Short problem a
Write out the entries from the line containing "According to this" through the end of the entries, inclusive.

So I think, you know, I'm so surprised. This is the last day and the last tea show, etc. And I think to put this into... For the context of practice, I ought to speak about this term I've been using, imaginal space. It's not imaginary space. At least in English, it wouldn't be imaginary space. And I mean, I think if you, those of you, some of you live in Hungary and some of you live in Romania and so forth.

[01:19]

And here we are in Germany. And I think, I'm pretty sure the governmental space, the societal space is different in each of those three countries and different again in the United States. Again, if we imagine there should be some kind of democracy, then you expect certain kinds of freedoms or possibilities. When they're not there, we feel something's wrong. Or different. And the Internet is an imaginal space. So the concepts, certain concepts guide how the internet is used and then some countries police it differently.

[02:46]

Right now, if I imagine some of you don't know much about Buddhism or are new, maybe I speak one way to each of you. If I imagine, however, that one of you is... that in this room there are potential Buddhas... And maybe some secret Buddhas. So if I imagine this room is full of potential Buddhas, I'm going to speak a little differently to each of you, to all of you. Okay, now I've spoken about the four criteria for a Buddhist practice.

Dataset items
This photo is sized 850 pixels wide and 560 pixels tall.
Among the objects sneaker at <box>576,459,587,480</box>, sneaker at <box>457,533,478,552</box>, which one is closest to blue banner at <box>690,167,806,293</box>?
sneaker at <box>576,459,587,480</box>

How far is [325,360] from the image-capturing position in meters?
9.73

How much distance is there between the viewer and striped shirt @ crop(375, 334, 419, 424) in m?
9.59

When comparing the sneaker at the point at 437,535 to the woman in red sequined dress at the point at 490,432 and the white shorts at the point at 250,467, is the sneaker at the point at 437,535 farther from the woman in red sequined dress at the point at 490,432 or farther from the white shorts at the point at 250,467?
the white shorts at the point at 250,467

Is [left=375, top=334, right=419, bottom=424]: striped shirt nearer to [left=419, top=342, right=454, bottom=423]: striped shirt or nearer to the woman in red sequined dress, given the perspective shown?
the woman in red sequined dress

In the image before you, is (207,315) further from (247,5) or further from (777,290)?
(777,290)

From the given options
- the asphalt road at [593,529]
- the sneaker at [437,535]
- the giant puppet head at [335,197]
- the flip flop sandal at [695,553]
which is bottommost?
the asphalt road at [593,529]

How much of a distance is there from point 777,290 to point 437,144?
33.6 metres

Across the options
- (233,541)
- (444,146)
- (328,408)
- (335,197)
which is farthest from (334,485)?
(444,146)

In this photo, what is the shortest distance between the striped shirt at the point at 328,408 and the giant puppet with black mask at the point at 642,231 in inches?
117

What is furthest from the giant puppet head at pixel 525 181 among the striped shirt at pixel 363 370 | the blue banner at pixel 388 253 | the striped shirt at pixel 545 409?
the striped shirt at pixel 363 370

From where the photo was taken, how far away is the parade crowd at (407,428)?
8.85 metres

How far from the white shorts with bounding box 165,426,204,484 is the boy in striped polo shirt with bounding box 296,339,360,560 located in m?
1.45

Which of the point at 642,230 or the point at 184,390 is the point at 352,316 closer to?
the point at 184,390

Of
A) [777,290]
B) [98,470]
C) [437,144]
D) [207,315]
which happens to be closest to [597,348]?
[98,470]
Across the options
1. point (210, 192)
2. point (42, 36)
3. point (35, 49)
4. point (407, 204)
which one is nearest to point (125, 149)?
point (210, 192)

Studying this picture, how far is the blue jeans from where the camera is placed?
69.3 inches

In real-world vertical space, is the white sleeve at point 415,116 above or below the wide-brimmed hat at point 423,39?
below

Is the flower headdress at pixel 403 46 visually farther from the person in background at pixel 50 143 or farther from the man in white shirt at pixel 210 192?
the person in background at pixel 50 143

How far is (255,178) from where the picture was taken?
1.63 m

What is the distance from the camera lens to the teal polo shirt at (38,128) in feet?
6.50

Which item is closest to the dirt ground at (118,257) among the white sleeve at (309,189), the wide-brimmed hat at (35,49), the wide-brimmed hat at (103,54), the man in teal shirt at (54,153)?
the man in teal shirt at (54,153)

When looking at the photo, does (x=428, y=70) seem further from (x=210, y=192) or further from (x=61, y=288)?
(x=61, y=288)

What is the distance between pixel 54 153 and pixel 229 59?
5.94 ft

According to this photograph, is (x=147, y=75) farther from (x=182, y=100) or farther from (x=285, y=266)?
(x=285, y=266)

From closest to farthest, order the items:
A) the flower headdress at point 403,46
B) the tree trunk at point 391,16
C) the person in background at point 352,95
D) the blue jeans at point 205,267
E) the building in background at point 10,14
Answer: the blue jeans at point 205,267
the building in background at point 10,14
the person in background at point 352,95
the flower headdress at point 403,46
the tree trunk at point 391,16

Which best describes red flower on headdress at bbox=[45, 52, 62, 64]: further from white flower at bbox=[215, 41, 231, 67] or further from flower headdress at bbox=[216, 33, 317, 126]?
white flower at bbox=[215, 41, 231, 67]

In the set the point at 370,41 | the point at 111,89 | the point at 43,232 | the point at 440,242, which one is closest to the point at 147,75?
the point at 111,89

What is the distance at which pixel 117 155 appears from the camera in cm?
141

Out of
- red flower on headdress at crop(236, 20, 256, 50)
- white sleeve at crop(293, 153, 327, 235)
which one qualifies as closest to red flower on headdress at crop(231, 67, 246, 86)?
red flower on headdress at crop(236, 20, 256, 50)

Short problem b
Continue the talk on imaginal space from where it stops.

Answer a
According to this photograph, is (x=147, y=75) farther from (x=182, y=100) or farther from (x=285, y=266)?
(x=285, y=266)

From closest to farthest, order the items:
A) the flower headdress at point 403,46
B) the tree trunk at point 391,16
C) the person in background at point 352,95
D) the blue jeans at point 205,267
E) the building in background at point 10,14
Answer: the blue jeans at point 205,267
the building in background at point 10,14
the person in background at point 352,95
the flower headdress at point 403,46
the tree trunk at point 391,16

Which best describes red flower on headdress at bbox=[45, 52, 62, 64]: further from white flower at bbox=[215, 41, 231, 67] or further from flower headdress at bbox=[216, 33, 317, 126]?
white flower at bbox=[215, 41, 231, 67]

In the set the point at 370,41 | the point at 111,89 | the point at 43,232 | the point at 440,242, which one is closest to the point at 147,75?
the point at 111,89

What is the distance at which pixel 117 155 appears from the camera in cm?
141

Out of
- red flower on headdress at crop(236, 20, 256, 50)
- white sleeve at crop(293, 153, 327, 235)
which one qualifies as closest to red flower on headdress at crop(231, 67, 246, 86)?
red flower on headdress at crop(236, 20, 256, 50)

Answer b
[03:57]

Which also can be the four conditions for a Buddhist relationship. What you expect of the relationship or the potentialities of the relationship. And this koan, this encounter between Daowu and Yunyan, there's a... There are various potentialities that are implied in the simple meeting. And we can make use of these potentialities ourselves. Yeah. So the four criteria for Buddhist teaching, in Zen practice, it's not that the Buddha said it or it's in a sutra.

[05:33]

It's that, first of all, is there the potential? Do we imagine the transformation phenomenological transformation or enlightenment is actually possible. No, I've said this before a couple of times, but we really need to get it into our way of being. In other words, if you don't think that enlightenment is possible or that transformation is possible, you're not going to practice with the subtlety that's necessary. So you actually have to believe that transformation and enlightenment is possible and possible for each of us.

[06:56]

This will make you notice your practice and feel energy in your practice in a different way. So, and the second criteria is you have to imagine that freedom from mental and emotional suffering is actually possible. If you don't think it's possible, there's going to be a basic discouragement undermining your observations. And I suppose if you're a professional psychotherapist, you're going to... I see this mental, emotional suffering every day, all the time.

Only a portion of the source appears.